Ang’s new course will guide students — including those without prior programming experience — through the process of building games from scratch. It incorporates essential programming concepts, including using physics simulations to mimic realistic movement, utilizing procedural generation to create objects and landscapes and rendering 2D and 3D graphics.

“I’m a strong believer in hands-on learning, and I structure my classes so that students have an opportunity to put together a portfolio of projects during their time here,” Ang said. “I believe this approach will best prepare students for a fast growing and highly competitive industry.”

By the end of Ang’s course, students will see the concepts they learned in class come to life as they recreate classic arcade games, like Pong and Space Invaders, and design their own original interactive game.

Upon graduating from the Game Design program, students will have a portfolio of tangible projects in hand, a well-rounded understanding of the gaming industry, and will be equipped to enter a wide range of careers like design, animation, writing, producing, or user experience and interface design. Their skillsets can also extend to industries outside of traditional gaming, such as mobile gaming, educational software and interactive media.

Students in UTSA’s gaming and esports club, Roadrunner Gaming, are looking forward to taking courses in the new discipline and getting a behind-the-scenes look at the process of making some of their favorite games.

“There wouldn’t be esports without the dedication and creativity of game designers,” said Jacques Ballou, a junior cyber security major and Roadrunner Gaming president. “Many members of Roadrunner Gaming, including those currently studying computer science with an interest in game design, are excited about this new program.”

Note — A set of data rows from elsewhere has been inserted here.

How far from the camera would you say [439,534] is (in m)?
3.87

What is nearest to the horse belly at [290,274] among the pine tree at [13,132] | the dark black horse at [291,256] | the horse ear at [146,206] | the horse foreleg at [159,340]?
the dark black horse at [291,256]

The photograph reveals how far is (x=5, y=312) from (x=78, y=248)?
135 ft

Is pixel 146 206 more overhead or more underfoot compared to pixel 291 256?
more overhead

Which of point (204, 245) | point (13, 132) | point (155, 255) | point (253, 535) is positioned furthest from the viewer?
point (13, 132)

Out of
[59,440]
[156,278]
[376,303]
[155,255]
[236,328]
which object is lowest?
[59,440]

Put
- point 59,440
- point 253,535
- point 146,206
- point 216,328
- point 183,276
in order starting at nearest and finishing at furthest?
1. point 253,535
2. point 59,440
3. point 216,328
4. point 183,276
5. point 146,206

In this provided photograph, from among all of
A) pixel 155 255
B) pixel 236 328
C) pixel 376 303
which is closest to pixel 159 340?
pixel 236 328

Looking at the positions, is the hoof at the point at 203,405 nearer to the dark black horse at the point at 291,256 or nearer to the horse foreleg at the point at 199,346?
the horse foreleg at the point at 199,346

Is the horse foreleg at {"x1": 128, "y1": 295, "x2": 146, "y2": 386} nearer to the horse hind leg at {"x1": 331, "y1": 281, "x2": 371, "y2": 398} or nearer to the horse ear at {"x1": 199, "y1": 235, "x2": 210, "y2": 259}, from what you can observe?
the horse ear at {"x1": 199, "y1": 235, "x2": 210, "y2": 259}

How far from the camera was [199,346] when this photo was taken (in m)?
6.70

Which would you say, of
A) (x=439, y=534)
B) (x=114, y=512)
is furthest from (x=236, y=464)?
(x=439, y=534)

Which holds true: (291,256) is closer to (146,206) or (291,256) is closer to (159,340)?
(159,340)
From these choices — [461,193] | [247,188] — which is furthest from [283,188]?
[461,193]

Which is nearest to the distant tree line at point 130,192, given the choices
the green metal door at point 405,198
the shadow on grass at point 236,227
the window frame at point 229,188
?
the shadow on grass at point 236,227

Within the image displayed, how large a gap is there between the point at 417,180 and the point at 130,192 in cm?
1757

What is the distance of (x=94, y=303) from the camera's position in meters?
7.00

Learn more about the flexible degree plans available in the Multidisciplinary Studies program.
Discover more programs offered by UTSA University College.

The MDST degree at UTSA acts as an incubator for new and innovative academic programs based on student interest, industry trends and workforce needs. MDST currently includes several niche programs that follow prescribed tracks, or students can design their own unique degree plan by combining three academic areas that align with their interests and goals.

In addition to undergraduate MDST degrees, the University College offers an M.S. in Artificial Intelligence, an M.A./M.S. in Multidisciplinary Studies, a Ph.D. in Translational Science, and several certificate programs at the undergraduate and graduate levels. The college also offers the nation’s first known M.D./M.S. in Artificial Intelligence, and awarded degrees to the first graduates of the program in Spring 2024.

The University College promotes an interdisciplinary approach to education and offers students lifelong tools for academic inquiry, advancement and leadership. Its programs also include the Academic Introduction and Strategies program, the Writing Program, the Air Force and Army ROTC programs, and the Dual Credit program.